In 2013, I began to think about teaching a course on children and care as a way to investigate my conflicts with care in ECEC. This course, now delivered for several years to university students across many disciplines, explores the possibilities and controversies in ethics of care literature in relation to the lives of children and families at the personal, political, and global levels.

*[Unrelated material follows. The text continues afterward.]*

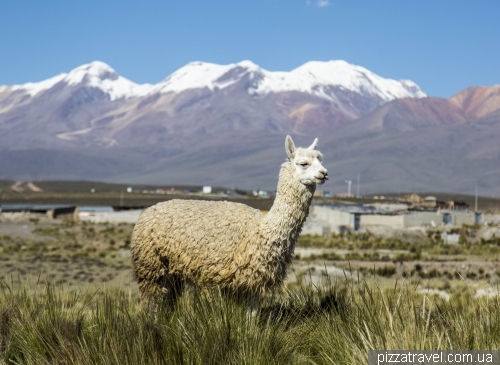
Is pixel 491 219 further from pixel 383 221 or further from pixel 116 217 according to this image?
pixel 116 217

At the same time, my research shifted from a focus on professionalization as a Canadian childcare advocacy strategy to theorizing and framing a robust and coherent integration of care, ethics of care, and care work into Canadian childcare advocacy, policy, and practice. (This is not to suggest that professionalization and care are incompatible.) It could be said that I have now embraced care ethics as a focus of my teaching and research. As Carol Gilligan (2011: 177), often associated with the origins of care ethics, has urged, rather than resisting care, I have “joined the resistance” to patriarchy and other forms of oppression that seek to deny the caring capacities that constitute the humanity of all citizens of a democracy. Gilligan writes:
Once the ethic of care is released from its subsidiary position within a justice framework, it can guide us by framing the struggle in a way that clarifies what is at stake and by illuminating a path of resistance grounded not in ideology but in our humanity. If along the path we lose our way, we can remind ourselves to listen for voice, to pay attention to how things are gendered, and to remember that within ourselves we have the ability to spot a false story. (2011: 43)

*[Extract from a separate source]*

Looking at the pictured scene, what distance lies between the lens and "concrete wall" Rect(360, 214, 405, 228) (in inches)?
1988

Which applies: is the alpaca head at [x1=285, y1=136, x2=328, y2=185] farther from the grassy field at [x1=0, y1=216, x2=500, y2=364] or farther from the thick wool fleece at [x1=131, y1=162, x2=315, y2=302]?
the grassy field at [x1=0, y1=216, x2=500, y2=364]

This edited volume draws on the spirit of this resistance to meet two aims. The first is to lift the “aura of invisibility” of “the very common and everyday nature” of care relations in ECEC (Bowden 1997: 5–6). As Gilligan states, this aim is pressing in a time in which false stories distort what really matters in ECEC. To this end, chapter authors offer contemporary and in-depth theorizations of feminist ethics of care in early childhood practice, illuminating its possibilities for personal, professional, and social transformation.
The second aim is to assert that everything about care in ECEC is inescapably political and dangerous. Chapter authors address these dangers by highlighting political and policy priorities and decisions that constrain early childhood practices and reproduce social inequalities in care relations and care work. In addressing these dangers, chapter authors point to openings for social change. Overall, this unique volume seeks to contribute to ethics of care scholarship that is “burgeoning across many disciplines” (Engster and Hamington 2015: 4).